There’s a bit of irony in the fact that mortgage rates have been trending downward for the past ten years yet so have underwriting standards. Lower mortgage rates tend to bring customers to the lenders so why on earth would you loosen lending guidelines?

One possible explanation is the growing market share of mortgage brokers who bring in the business to the lenders. Over 70% of mortgage originations today start with a mortgage broker. This in-and-of-itself isn’t necessarily a bad thing. Upper management has placed emphasis on speed and cost but seems to have had little concerns about future risk.

Here’s the results of a recent Federal Reserve survey:

The Federal Reserve released their [The April 2006 Senior Loan Officer Opinion Survey
on Bank Lending Practices [FRB]](http://www.federalreserve.gov/boarddocs/snloansurvey/200605/default.htm) last month [[hat tip to Mish]](http://globaleconomicanalysis.blogspot.com/2006/06/musical-chairs.html) and the general pattern showed that lenders were continuing to relax their underwriting standards. In fact, most respondents to the survey reported easing of their lending standards giving more aggressive competition as a primary motivator.
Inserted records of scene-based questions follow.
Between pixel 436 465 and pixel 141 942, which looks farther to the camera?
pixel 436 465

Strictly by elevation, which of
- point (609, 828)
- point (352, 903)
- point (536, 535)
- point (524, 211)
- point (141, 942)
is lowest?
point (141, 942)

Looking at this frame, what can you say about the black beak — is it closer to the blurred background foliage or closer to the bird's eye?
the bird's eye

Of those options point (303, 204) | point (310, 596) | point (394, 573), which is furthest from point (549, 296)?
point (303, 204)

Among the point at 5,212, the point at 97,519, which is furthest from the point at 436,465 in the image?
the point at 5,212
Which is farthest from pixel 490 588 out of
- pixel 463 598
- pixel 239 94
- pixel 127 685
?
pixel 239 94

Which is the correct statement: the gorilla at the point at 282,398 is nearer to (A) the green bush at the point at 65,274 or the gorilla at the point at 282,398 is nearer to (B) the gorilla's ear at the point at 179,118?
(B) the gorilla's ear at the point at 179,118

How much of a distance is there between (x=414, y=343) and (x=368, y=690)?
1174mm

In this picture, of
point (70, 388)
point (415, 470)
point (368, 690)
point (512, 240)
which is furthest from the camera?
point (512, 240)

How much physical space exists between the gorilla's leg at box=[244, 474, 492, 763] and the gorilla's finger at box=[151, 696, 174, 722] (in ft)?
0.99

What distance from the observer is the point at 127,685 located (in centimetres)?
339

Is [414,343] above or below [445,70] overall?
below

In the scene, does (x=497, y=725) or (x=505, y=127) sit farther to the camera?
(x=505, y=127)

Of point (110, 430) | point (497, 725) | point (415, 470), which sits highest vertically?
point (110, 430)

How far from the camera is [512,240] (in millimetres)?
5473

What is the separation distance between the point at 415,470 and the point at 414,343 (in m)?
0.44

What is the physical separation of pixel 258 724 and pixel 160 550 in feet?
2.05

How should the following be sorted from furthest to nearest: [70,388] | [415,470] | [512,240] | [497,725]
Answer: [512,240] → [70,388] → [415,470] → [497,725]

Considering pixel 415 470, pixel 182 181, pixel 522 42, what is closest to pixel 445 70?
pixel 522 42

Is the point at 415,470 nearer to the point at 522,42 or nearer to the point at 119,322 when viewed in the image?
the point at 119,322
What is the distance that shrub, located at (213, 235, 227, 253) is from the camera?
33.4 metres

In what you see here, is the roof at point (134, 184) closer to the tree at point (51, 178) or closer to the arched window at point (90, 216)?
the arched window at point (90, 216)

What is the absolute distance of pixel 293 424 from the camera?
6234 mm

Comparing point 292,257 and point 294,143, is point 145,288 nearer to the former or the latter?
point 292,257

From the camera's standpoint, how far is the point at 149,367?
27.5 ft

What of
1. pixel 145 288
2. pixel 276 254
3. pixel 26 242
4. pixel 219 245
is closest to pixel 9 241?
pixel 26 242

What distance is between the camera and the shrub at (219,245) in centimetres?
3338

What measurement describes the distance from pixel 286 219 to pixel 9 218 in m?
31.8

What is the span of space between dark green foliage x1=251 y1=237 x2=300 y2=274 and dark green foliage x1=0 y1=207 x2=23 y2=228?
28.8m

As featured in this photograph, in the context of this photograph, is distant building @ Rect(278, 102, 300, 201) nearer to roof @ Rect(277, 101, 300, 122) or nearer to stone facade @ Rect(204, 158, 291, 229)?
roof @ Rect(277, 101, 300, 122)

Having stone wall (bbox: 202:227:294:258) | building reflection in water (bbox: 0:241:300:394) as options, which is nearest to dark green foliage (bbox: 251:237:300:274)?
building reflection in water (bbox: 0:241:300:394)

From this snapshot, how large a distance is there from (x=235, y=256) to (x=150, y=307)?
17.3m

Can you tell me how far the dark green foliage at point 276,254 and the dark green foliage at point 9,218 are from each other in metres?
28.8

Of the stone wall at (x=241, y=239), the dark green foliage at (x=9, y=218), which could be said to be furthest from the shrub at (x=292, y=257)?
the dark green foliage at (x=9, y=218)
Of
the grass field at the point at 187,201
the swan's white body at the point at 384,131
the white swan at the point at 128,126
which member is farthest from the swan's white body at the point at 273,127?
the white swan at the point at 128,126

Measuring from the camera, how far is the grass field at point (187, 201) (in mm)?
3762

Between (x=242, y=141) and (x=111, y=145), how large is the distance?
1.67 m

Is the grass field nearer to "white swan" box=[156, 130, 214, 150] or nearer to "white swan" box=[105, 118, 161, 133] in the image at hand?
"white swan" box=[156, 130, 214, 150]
It will be interesting to see if the July report shows the same trend. We are already starting to see increased sensitivity to underwriting on a first hand basis in our appraisal practice. Mortgage brokers have been hiring us after lenders have been rejecting the ususal appraisal fodder they have been submitting for the past five years.

[Here’s the full report [pdf]](http://www.federalreserve.gov/boarddocs/snloansurvey/200605/fullreport.pdf)


One Comment

  1. BC July 6, 2006 at 9:32 am

    As a developer, I’ve certainly benefitted from the generous amount of money in the marketplace seeking out a real estate investment. I had not considered the increase in mortgage brokers as a source for looser underwriting standards, however.
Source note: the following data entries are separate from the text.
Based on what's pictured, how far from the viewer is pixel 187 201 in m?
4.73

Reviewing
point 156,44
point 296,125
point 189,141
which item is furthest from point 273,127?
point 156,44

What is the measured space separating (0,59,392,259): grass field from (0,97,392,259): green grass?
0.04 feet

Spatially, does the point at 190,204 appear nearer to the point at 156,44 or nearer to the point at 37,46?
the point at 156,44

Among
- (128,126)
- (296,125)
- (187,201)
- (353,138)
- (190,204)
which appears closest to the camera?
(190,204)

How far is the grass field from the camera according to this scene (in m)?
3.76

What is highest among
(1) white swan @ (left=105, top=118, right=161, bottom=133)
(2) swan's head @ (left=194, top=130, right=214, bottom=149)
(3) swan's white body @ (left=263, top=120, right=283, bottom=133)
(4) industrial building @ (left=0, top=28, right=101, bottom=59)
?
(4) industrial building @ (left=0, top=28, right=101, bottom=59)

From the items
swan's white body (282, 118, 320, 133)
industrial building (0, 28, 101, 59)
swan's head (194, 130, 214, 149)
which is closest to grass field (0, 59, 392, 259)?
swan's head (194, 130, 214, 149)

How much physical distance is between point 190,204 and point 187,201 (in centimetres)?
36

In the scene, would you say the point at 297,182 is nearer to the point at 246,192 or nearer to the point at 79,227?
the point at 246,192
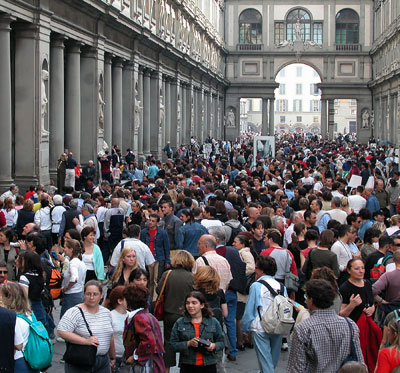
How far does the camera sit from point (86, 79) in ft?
101

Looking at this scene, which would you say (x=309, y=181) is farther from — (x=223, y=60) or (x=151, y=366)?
(x=223, y=60)

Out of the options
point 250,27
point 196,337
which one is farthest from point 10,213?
point 250,27

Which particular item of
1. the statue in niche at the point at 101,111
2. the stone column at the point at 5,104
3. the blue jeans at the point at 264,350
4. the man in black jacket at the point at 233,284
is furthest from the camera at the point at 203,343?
the statue in niche at the point at 101,111

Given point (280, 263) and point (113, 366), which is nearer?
point (113, 366)

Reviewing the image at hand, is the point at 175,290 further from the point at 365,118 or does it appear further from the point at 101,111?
the point at 365,118

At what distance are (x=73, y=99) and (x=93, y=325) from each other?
21909 mm

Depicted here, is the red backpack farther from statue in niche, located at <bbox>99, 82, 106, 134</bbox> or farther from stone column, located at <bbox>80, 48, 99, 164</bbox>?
statue in niche, located at <bbox>99, 82, 106, 134</bbox>

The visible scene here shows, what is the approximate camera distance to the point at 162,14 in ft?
148

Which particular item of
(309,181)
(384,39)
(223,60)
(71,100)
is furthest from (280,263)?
(223,60)

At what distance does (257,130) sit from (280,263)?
392ft

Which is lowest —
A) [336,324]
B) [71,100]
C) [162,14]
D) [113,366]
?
[113,366]

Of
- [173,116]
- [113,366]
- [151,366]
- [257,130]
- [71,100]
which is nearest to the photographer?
[151,366]

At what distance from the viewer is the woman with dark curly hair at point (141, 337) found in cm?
768

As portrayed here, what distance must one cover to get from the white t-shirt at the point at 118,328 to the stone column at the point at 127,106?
29101mm
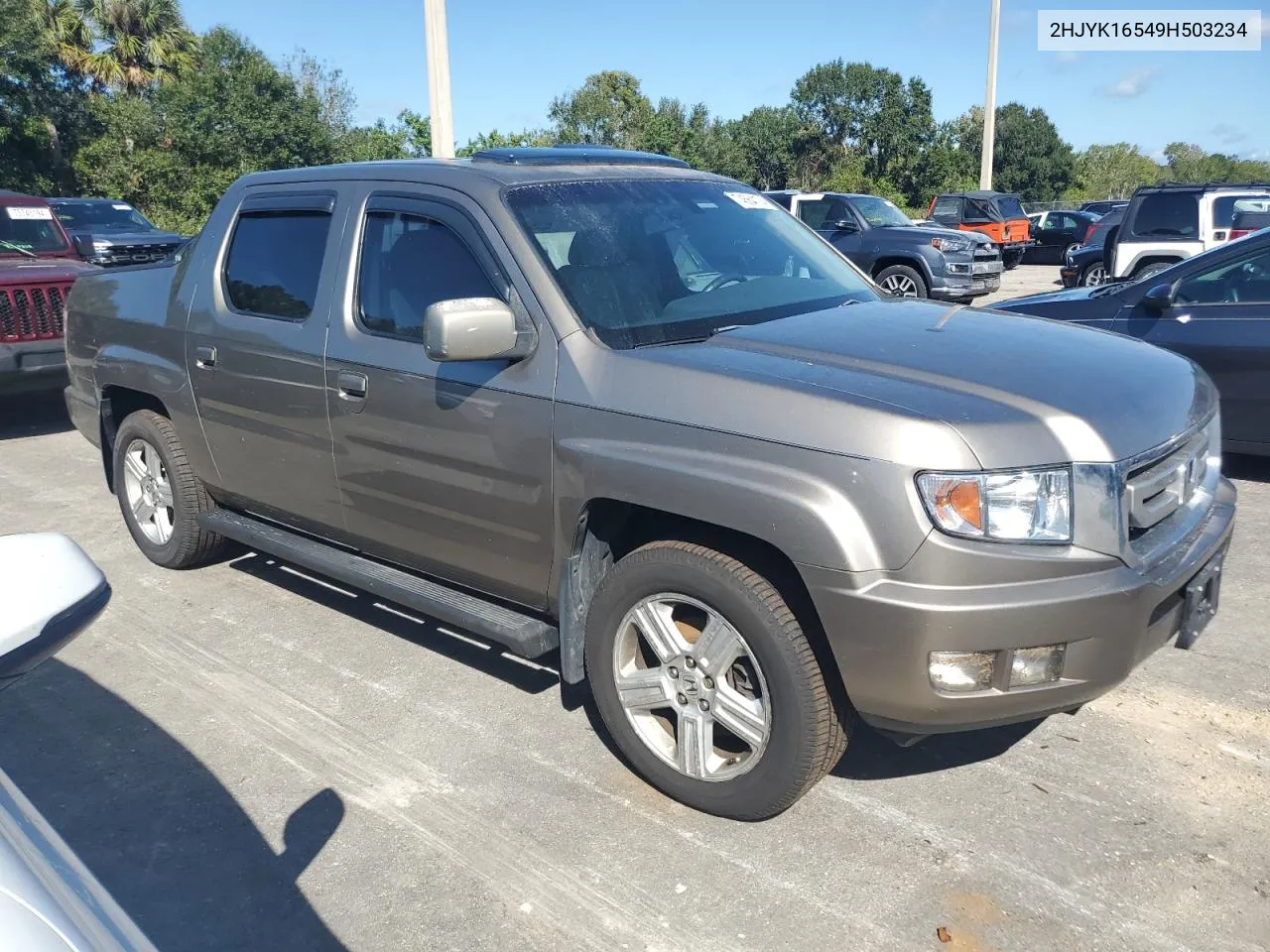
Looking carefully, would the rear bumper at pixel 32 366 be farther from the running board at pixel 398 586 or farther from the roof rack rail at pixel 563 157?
the roof rack rail at pixel 563 157

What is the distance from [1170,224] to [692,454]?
43.1 ft

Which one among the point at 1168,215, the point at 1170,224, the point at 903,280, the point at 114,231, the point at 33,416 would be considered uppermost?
the point at 114,231

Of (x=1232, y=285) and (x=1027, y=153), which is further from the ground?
(x=1027, y=153)

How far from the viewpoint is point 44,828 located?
1657 mm

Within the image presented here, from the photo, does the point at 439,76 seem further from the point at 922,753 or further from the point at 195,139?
the point at 195,139

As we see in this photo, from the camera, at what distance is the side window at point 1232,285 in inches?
253

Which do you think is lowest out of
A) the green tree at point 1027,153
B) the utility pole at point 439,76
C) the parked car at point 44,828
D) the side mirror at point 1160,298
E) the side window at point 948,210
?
the parked car at point 44,828

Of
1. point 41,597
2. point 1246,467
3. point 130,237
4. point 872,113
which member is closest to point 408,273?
point 41,597

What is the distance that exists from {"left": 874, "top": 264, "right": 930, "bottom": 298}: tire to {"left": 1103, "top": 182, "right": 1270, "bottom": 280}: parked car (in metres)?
2.42

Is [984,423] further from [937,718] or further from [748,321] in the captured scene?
[748,321]

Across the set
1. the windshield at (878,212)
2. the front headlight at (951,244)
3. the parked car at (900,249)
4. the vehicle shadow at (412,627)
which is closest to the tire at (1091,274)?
the parked car at (900,249)

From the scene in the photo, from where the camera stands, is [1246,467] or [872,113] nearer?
[1246,467]

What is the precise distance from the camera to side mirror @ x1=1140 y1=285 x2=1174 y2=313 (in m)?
6.38

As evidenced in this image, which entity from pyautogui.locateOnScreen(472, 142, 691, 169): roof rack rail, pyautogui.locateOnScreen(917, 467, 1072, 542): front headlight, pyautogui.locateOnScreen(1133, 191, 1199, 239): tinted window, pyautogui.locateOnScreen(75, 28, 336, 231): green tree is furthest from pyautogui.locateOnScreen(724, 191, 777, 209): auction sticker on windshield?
pyautogui.locateOnScreen(75, 28, 336, 231): green tree
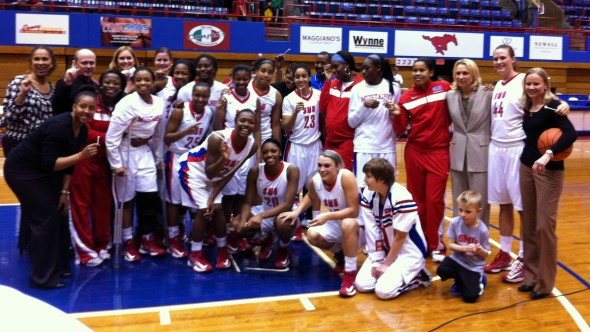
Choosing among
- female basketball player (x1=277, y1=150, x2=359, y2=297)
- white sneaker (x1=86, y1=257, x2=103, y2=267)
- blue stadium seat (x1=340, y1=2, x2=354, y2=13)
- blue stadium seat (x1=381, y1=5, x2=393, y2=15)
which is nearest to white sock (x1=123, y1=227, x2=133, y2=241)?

    Certainly here in DC, mortgage brokers are still looking to fill desks and keep placing loans, but I think the FOMC is right: it is the astonishing amount of money that is now in the industry is leading to looser underwriting standards. Blackstone just closed a huge portfolio, and many, many other companies are finding similar success. Unfortunately, there just are not that many good projects out there that provide the returns these companies are seeking. That means either return the money, look much, much harder for properties, or ‘tinker’ with the revenue projections.

    About five years ago, Sam Zell spoke at the NYU REIT conference about the maturation of real estate into ‘yet another investment asset’ and the unimaginable amount of money that would bring. He felt it would continue to be hard to place the money, but that those owners who ran their properties like more traditional investments (ie no reciepts in a shoebox) would reap the benefits.